1 211 ms 20 ms 20 ms cr1-hfc10.alsv1.occa.home.net [24.0.216.1]
2 10 ms 20 ms 40 ms r1-ge2-0.alsv1.occa.home.net [24.1.160.1]
3 180 ms 20 ms 30 ms 10.0.242.77
4 80 ms 50 ms 20 ms 10.0.242.73
5 30 ms 291 ms 20 ms c1-pos5-0.anhmca1.home.net [24.7.74.73]
… rest of results omitted for brevity.

As you can see, the third and fourth hop are advertising 10’s and I wouldn’t think a provider would want traffic passing through a private address space. Also, this is happening just as the traffic is leaving one facility and going to another (I don’t know if that means anything). If you’re interested alsv is Aliso Viejo and anhmca is Anaheim (both in Orange County, CA). I could be wrong but I’m fairly certain this has just been happening for the last few weeks. Maybe I never noticed before.

I’d call @home about it but I know I’d get the run around and it would take 5 hours on the phone for someone just to tell me it’s none of my business.

Regards,

Larry Diffey

P.S. NANOG Range Day should include pictures of various vendor equipment. Pick whatever is frustrating you at the moment.

On Tue, Jun 26, 2001 at 11:35:55PM -0700, Larry Diffey exclaimed:

  3 180 ms 20 ms 30 ms 10.0.242.77
  4 80 ms 50 ms 20 ms 10.0.242.73

As you can see, the third and fourth hop are advertising 10's and I wouldn't
think a provider would want traffic passing through a private address space.

ugh. you have just raised the skeleton of one of the top 3 most popular
religious wars in this forum. There is no consensus on this. I personally
think it's bad form, but as these addresses are unlikely to appear in anything
other than a traceroute, it's probably not hurting anything.

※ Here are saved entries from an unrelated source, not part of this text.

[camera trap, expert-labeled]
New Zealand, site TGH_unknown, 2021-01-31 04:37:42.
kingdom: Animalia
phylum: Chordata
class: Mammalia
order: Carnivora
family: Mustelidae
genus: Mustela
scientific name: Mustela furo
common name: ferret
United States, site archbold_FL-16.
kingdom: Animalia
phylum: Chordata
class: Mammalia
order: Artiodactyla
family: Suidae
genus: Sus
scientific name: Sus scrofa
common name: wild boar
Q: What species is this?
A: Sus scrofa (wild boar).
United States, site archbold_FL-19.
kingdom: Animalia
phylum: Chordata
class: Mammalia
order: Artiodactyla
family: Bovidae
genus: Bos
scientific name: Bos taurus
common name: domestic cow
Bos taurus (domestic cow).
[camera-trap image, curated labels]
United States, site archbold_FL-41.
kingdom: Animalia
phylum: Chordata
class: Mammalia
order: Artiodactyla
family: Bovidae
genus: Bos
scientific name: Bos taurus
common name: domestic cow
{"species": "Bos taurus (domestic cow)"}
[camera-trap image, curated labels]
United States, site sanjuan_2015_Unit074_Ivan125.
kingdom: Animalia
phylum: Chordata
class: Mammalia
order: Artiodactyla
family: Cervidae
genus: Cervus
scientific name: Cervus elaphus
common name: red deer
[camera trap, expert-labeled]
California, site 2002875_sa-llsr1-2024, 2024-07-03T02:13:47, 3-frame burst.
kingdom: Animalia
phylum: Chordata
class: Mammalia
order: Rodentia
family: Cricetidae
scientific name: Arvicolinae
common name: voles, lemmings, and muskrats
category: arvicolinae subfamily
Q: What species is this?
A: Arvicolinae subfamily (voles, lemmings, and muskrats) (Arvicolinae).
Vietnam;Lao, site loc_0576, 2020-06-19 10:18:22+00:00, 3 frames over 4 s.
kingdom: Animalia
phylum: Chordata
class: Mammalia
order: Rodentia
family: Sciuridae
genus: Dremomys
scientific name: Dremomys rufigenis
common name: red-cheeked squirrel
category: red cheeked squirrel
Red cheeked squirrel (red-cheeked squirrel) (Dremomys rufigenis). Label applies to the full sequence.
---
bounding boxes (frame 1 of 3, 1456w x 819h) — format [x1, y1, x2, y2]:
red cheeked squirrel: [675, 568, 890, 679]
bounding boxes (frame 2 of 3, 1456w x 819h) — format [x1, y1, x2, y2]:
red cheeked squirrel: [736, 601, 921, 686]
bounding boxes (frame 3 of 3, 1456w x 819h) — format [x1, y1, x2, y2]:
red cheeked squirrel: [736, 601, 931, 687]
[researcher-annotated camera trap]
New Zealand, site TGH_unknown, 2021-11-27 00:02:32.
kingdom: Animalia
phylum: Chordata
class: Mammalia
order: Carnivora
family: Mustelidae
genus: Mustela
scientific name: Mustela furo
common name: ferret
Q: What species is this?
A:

/me awaits the 1746 replies to come ...

I've only been lurking here for a couple of days and I hope this isn't
an inappropriate question for this group. No flames please if I
shouldn't have posted this (or for the double negative); a good stern
warning will do just fine. :slight_smile:

RFC1918 TROLL! lol. kidding. =)

I'm wondering if what I'm seeing in this trace route is normal provider
behavior (I haven't seen this happen before now).

<snip traceroute with 1918 addys>

Depends on the meaning of "normal". Check out

There are many, many other threads about this and related topics(NAT,
VPNs with 1918 addys, breaking traceoute with 1918 addys, etc.)
RFC1918 addys are sacred stomping ground.

@Home and Adelphia(atleast in VA) use 1918 addys internally. They
usually turn up between the modem and the distribution hub/headend(?).

Also, poke around at http://www.merit.edu/mail.archives/nanog/. Complete
archives of NANOG discussions from 1994.

-Gordo

On Tue, Jun 26, 2001 at 11:35:55PM -0700, Larry Diffey exclaimed:

  3 180 ms 20 ms 30 ms 10.0.242.77
  4 80 ms 50 ms 20 ms 10.0.242.73

As you can see, the third and fourth hop are advertising 10's and ?
wouldn't think a provider would want traffic passing through a private
address space.

ugh. you have just raised the skeleton of one of the top 3 most popular
religious wars in this forum. There is no consensus on this. I personally
think it's bad form, but as these addresses are unlikely to appear in
anything other than a traceroute, it's probably not hurting anything.

What if I were to tell you that some of these "so called private"
servers/machines, have telnet open to the @Home world ? Now that is a
problem. Its one thing to route these IP's among your equipment, its
another to not restrict customer access to them.

It also hoses PMTU Discovery if your router does RFC1918 ingress filtering
and one of the 10.x.x.x router addresses sends back a 'must fragment'.